Extract every line of the items below that contains the string "depicted", treating uppercase and lowercase letters as distinct.

__Exercise material__

(begin)

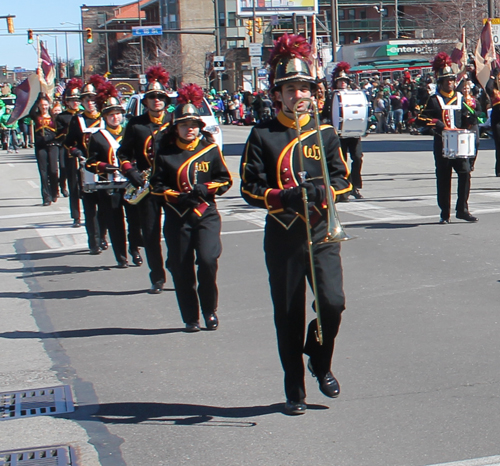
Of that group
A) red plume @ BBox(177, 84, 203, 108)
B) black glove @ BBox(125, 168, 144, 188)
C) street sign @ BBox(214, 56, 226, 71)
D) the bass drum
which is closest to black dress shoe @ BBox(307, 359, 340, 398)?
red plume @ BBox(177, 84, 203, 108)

(end)
(begin)

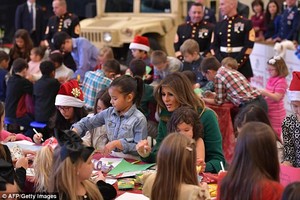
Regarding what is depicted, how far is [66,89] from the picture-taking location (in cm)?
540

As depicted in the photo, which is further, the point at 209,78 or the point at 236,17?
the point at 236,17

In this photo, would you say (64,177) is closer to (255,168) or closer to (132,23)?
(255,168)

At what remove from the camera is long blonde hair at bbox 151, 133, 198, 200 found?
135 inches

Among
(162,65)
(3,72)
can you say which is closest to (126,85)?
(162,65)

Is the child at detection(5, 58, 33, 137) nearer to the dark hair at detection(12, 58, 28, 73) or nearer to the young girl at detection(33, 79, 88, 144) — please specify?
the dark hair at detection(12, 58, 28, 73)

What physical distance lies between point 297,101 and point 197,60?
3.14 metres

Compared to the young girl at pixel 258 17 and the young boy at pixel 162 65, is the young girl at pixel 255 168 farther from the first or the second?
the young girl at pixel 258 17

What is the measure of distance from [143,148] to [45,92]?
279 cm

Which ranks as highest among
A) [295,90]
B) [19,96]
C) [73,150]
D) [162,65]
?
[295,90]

(end)

__Reply to the task__
Regarding what is depicted, how far is [66,89] from the picture-taking location (in cm)?
As depicted in the photo, which is further, the point at 209,78 or the point at 236,17?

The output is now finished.